Man refuses or rejects to drink alcohol at the pub..
Man refuses or rejects to drink alcohol at the pub..

If you grew up hearing that a glass of red wine was good for your heart, you were not alone. For much of the late 20th century, moderate drinking carried a halo of legitimacy in public health messaging. Guidelines in the United States and elsewhere suggested that one to two drinks per day was not just acceptable but possibly protective. That picture has changed significantly.

In January 2023, the World Health Organization published a report stating that no safe level of alcohol consumption exists for health. The agency then followed up with a formal fact sheet reinforcing the position that alcohol causes cancer through direct biological mechanisms and that no threshold has been identified below which consumption is considered safe. Shortly after, in January 2025, the U.S. Surgeon General issued an advisory calling alcohol the third leading preventable cause of cancer in the United States, behind only tobacco and obesity, and recommending updated warning labels on alcoholic beverages.

This updated position reflects a genuine shift in how public health bodies interpret decades of accumulated evidence. Understanding why that shift happened requires looking at what the old evidence actually showed, where it fell short, and what newer research methods reveals.

Where the Safe Message Came From

The idea that moderate drinking was harmless or beneficial came from observational epidemiology studies conducted throughout the 1970s, 1980s, and 1990s. Those studies found what's called a J-shaped curve: when researchers plotted alcohol consumption against mortality or cardiovascular disease risk, the line dipped before it rose back up. Non-drinkers appeared to fare worse than light or moderate drinkers, who seemed to have lower rates of heart disease than both pabstainers and heavy drinkers.

arena photography

This pattern was replicated across dozens of studies and across multiple countries. A meta-analysis of 44 observational studies found a J-shaped association between alcohol use and coronary heart disease risk. Another analysis including over one million participants observed that low to moderate alcohol consumption was inversely associated with total mortality in both men and women, again in a J-shaped pattern. The consistency of the finding gave it considerable credibility. Public health bodies translated it into population-level guidance, and "drink in moderation" became embedded in dietary and health recommendations.

The Problem With Previous Research

The observational studies that produced the J-shaped curve had a critical methodological flaw that took years to fully appreciate: the comparison group was contaminated.

In most of those studies, the abstainer category, the people who reportedly did not drink, was not composed exclusively of lifelong non-drinkers. It also included former drinkers, or people who had reduced or stopped drinking because they were already sick. This is now called the "sick quitter" effect. When someone quits drinking because of cardiovascular disease, cancer, liver problems, or other serious illness, they shift from the moderate drinker category into the abstainer category. The result is that the abstainer group looks sicker, not because abstaining is harmful, but because many abstainers had already been harmed by years of drinking before they stopped.

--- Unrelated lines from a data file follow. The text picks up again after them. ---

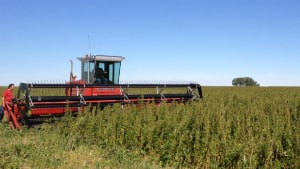 The preliminary estimate for this year's hemp crop is 8,000 hectares.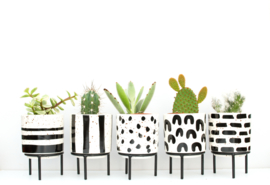 Werkplantpakket Black & White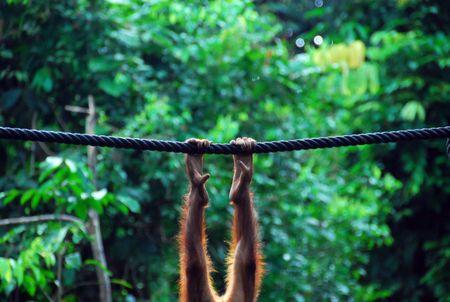 hominid: Gambe di un orangutan del Borneo Archivio Fotografico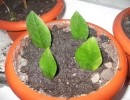 Размножение комнатного замиокулькаса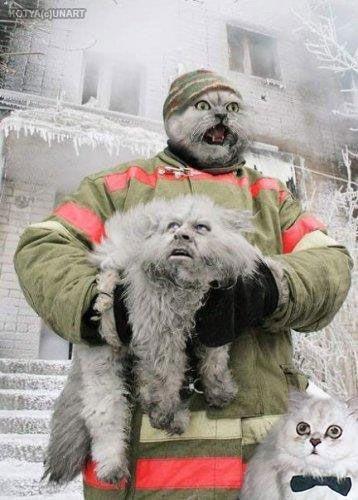 пожарник с серым пушистым котом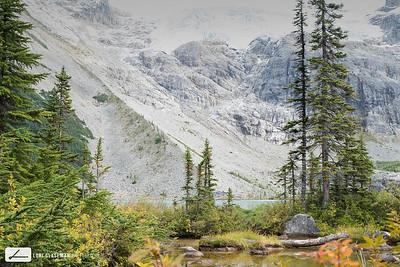 Glacier serenity
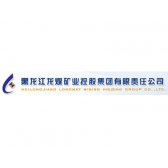 黑龙江龙煤矿业控股集团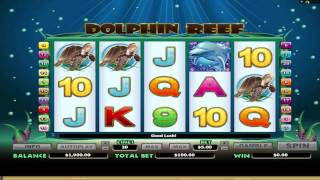 FREE Dolphin Reef ™ slot machine game preview by Slotozilla.com(Play Dolphin Reef ™ slots online for free at Slotozilla.com: http://www.slotozilla.com/free-slots/dolphin-reef . Full list of free slot games you can find here: ..., 2013-08-12T13:07:53.000Z)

A systematic review and meta-analysis examined 87 studies and found that those with higher quality study designs, specifically those that excluded former drinkers from the abstainer reference group, showed little to no protective effect of moderate drinking on all-cause mortality. When the comparison was made against true lifetime abstainers, the apparent benefit largely disappeared.

Additional confounding variables made the problem worse. Moderate drinkers, as a group, tend to have higher socioeconomic status, better access to healthcare, more consistent exercise habits, and healthier diets than non-drinkers. These lifestyle differences were not always controlled for in early research. The apparent health advantage of moderate drinkers may have reflected who they were, rather than what they drank.

The Mendelian Randomization Studies

A methodological advance called Mendelian randomization helped clarify the picture further. Instead of asking people how much they drink and then tracking their health outcomes, Mendelian randomization studies use naturally occurring genetic variants associated with how much alcohol a person tends to consume as a proxy for exposure. Because these genetic variants are assigned at conception and cannot be changed by lifestyle choices or illness, they sidestep many of the causation problems that plagued earlier observational work.

Across multiple Mendelian randomization analyses, the apparent cardioprotective signal from moderate drinking did not hold up. Genetically predicted higher alcohol consumption was not associated with reduced cardiovascular risk and was instead linked to adverse outcomes, including elevated blood pressure (Holmes et al., 2014; Millwood et al., 2019). A large study of cardiovascular risk factors using this method concluded that the J-shaped curve observed in conventional epidemiology does not appear to reflect a causal cardioprotective effect of alcohol.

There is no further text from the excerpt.